Audrey - those are GREAT ideas! What a fun grandma you are! And smart too - great way to get the kids excited about cleaning! Thanks for sharing!


Dobson profile image

Dobson 6 years ago from Virginia

I am impressed with your dry erase schedule. This is a great way to have no miscommunication or "I forgot" discussions. Everyone sees ahead of time what their responsibilities area. Nice hub on helping mom around the home.


lisabeaman profile image

lisabeaman 6 years ago from Phoenix, AZ Author

@Dobson - You'd be amazed at how a dry erase board like this can be overlooked. I've had more than a few "Oh! I didn't see that!" excuses! But at least they can't say I didn't tell them... it's their own fault if they don't "see" it. Thanks!


viking305 profile image

viking305 6 years ago from Ireland

Yes I have always believed that children should be given chores to do around the house. It gives them a sense of responsility and achievement.

As the eldest girl in the family I always had more chores than the remaing four children in the family but it was second nature to me so I never questioned it.

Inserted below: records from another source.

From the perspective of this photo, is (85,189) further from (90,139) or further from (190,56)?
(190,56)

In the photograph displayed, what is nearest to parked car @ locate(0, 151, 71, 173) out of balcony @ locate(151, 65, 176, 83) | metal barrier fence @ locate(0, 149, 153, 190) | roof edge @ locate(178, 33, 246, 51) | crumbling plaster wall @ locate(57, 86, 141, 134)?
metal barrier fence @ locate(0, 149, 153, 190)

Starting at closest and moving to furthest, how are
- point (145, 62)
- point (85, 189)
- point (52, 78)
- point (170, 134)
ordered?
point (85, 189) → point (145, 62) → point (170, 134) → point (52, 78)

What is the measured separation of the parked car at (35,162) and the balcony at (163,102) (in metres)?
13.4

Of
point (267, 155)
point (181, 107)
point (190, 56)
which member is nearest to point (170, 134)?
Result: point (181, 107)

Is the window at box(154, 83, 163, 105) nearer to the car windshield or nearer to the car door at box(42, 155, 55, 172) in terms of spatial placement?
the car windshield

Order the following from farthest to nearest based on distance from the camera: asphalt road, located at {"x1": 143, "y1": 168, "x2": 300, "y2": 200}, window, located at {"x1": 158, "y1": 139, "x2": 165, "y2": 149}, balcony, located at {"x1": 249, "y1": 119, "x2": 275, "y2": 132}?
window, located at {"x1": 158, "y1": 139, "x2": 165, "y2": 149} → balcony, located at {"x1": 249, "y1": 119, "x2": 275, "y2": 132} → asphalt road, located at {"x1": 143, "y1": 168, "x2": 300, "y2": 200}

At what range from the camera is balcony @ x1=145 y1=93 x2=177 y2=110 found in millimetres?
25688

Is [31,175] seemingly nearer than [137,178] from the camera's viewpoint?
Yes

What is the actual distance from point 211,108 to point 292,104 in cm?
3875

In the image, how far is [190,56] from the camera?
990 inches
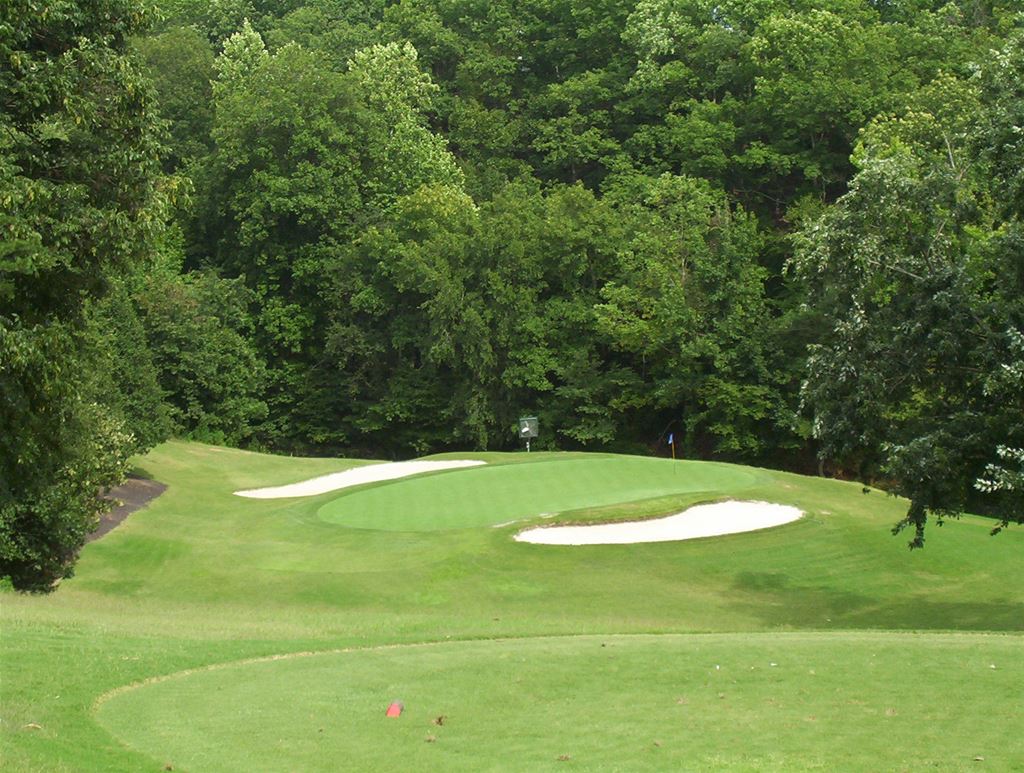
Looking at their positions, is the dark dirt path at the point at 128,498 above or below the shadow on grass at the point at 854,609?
above

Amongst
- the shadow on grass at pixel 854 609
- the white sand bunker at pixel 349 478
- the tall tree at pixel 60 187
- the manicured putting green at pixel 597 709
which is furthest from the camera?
the white sand bunker at pixel 349 478

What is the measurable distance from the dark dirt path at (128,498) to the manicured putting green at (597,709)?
55.5 feet

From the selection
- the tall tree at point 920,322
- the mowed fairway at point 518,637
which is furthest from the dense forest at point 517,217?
the tall tree at point 920,322

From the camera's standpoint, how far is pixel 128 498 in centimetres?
3616

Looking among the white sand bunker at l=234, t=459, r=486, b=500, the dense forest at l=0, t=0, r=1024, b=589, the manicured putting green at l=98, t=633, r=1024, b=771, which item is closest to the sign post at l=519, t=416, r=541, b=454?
the dense forest at l=0, t=0, r=1024, b=589

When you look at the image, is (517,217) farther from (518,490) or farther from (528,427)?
(518,490)

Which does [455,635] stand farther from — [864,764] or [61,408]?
[864,764]

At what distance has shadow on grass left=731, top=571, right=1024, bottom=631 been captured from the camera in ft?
80.0

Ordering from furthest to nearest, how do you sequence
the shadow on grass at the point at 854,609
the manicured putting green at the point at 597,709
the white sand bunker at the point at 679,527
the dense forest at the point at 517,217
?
the dense forest at the point at 517,217 < the white sand bunker at the point at 679,527 < the shadow on grass at the point at 854,609 < the manicured putting green at the point at 597,709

Now I can cook like an expert because my mother taught me all she knew. She worked all her life so it was up to me to cook for the family on the nights she worked. But to be honest this was never a chore because I love cooking!

Voted up


lisabeaman profile image

lisabeaman 6 years ago from Phoenix, AZ Author

Thanks for sharing Viking! That's great that you were able to learn a lot from your mother. My mother-in-law made sure that her boys knew how to take care of themselves too. Everyone is amazed that my husband does his own laundry. He also cooks and cleans better than I do! I didn't learn those things from my mom... in fact, it was my brother-in-law who taught me how to mop the floor. I hope that my kids are better prepared when they have homes of their own. Giving them chores and teaching them now should help a lot. Thanks!


Tom Craik 6 years ago

Just stumbled upon your article and it's very informative. Getting the whole family involved in contributing to housework is a great way to take the burden off yourself and for everyone to come together around a shared goal. The trick with kids is to make it fun for them so they are happy to do it again and again. Like you say, point systems and incentives are great, and even little things like putting music on can help motivate your clan


lisabeaman profile image

lisabeaman 6 years ago from Phoenix, AZ Author

Thanks Tom! You're right, making it fun for this is key! And I really like the idea of adding music to motivate. I know that always helps me be in the housecleaning mood! Thanks for adding that and for you comments!


kims3003 6 years ago

Very well thought out ans well written hub with lots of helpful information.


renegadetory profile image

renegadetory 5 years ago from Ottawa, Ontario

One of the best things I did was sitting down at my computer and printing out a chart to put on the fridge of everyone's responsibilities. My teenage daughter was notorious for telling me week after week that she couldn't remember what she was supposed to do for chores, so she wouldn't do anything and my husband and I got sick and tired of constantly nagging her to do things. The chart works so much better and she takes initiative on her own, which I like and my husband likes. Neither of us like nagging.


lisabeaman profile image

lisabeaman 5 years ago from Phoenix, AZ Author

Thanks renegade tory! No one likes nagging! I'm glad your chart was able to put an end to the arguing. Thanks for commenting!